(Text block)
You need some visual interface. I think the question is, where is the visual interface? But do you? Is it in the wall? No, but do you? Well, when you're asking, I want to watch Chamath on Rogan, I don't just want to hear, I want to see. When I want to visualize stuff, I want to visualize it. I want to look at the food I'm buying online. I want to look at pictures of the restaurant I'm going to go to.

00:58:08

But how much of that time when you say those things, are you not near some screen that you can just project and broadcast that.

00:58:16

I think it's probably- Right.

00:58:18

I think it's probably- If the use case is, I'm walking in the park and I need to watch TV at the same time, I don't think that's a real use case.

(Problem statement) In the transcript, what use case does the speaker say is not a real one?

(Information shown)
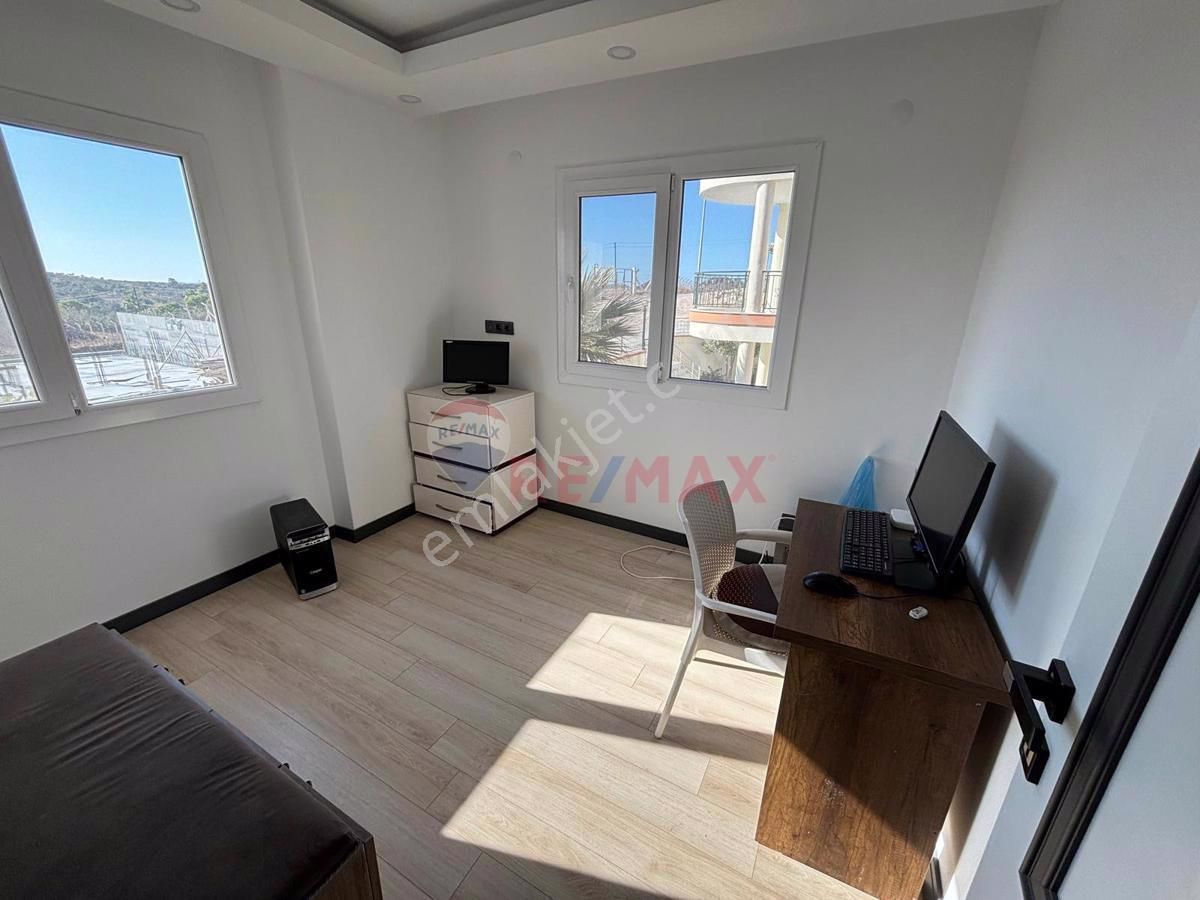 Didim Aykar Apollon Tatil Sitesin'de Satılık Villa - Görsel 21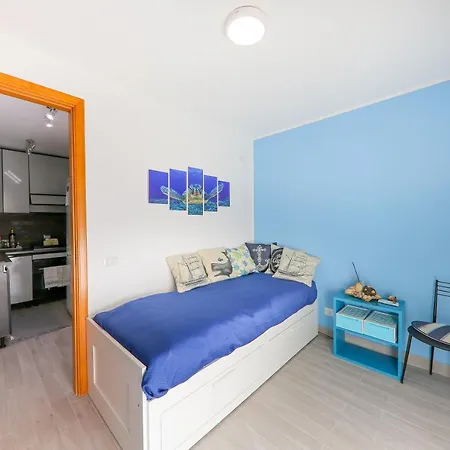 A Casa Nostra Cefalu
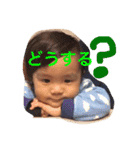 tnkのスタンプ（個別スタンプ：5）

...

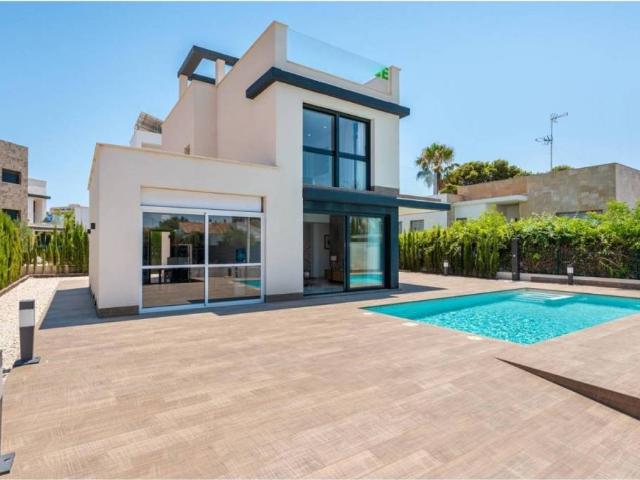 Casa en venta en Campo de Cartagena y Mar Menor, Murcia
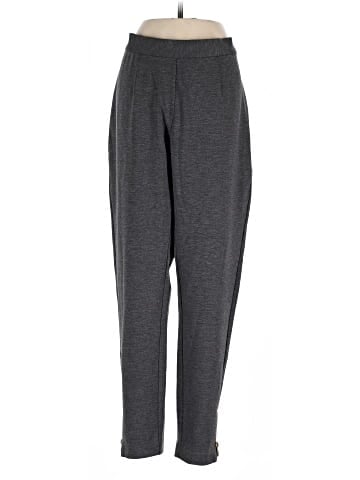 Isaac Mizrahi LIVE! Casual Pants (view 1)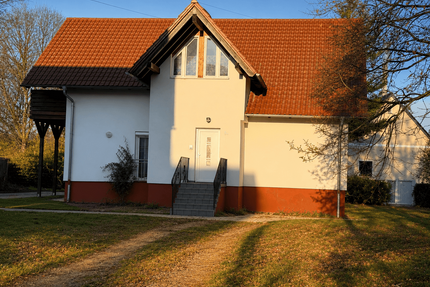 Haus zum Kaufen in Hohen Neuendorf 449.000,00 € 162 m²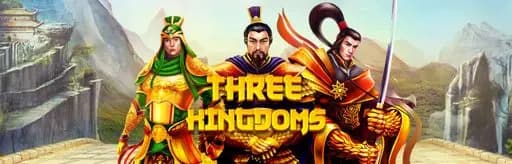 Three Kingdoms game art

...

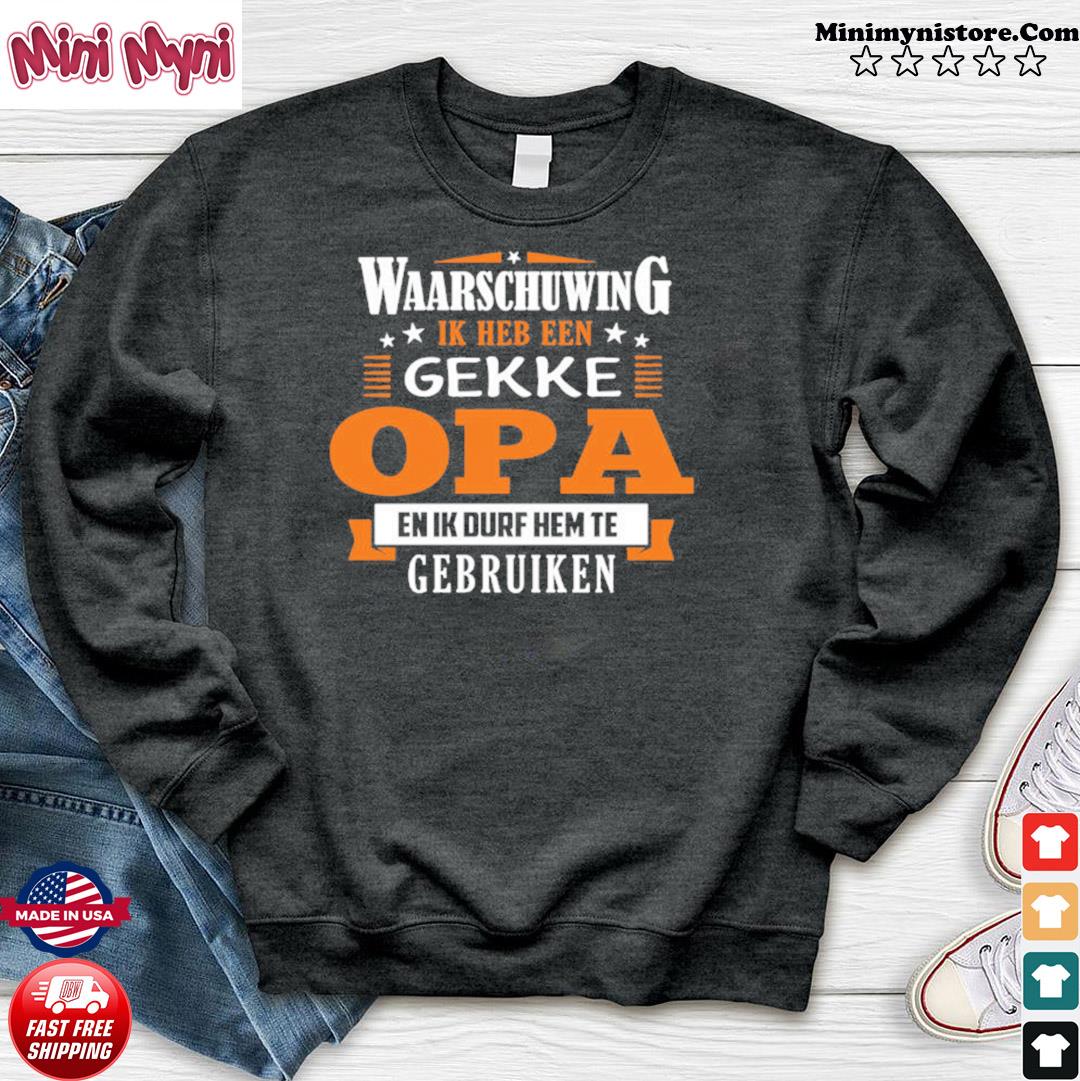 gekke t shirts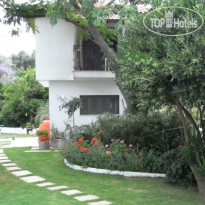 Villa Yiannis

(Result for this exercise) Walking in the park and needing to watch TV at the same time.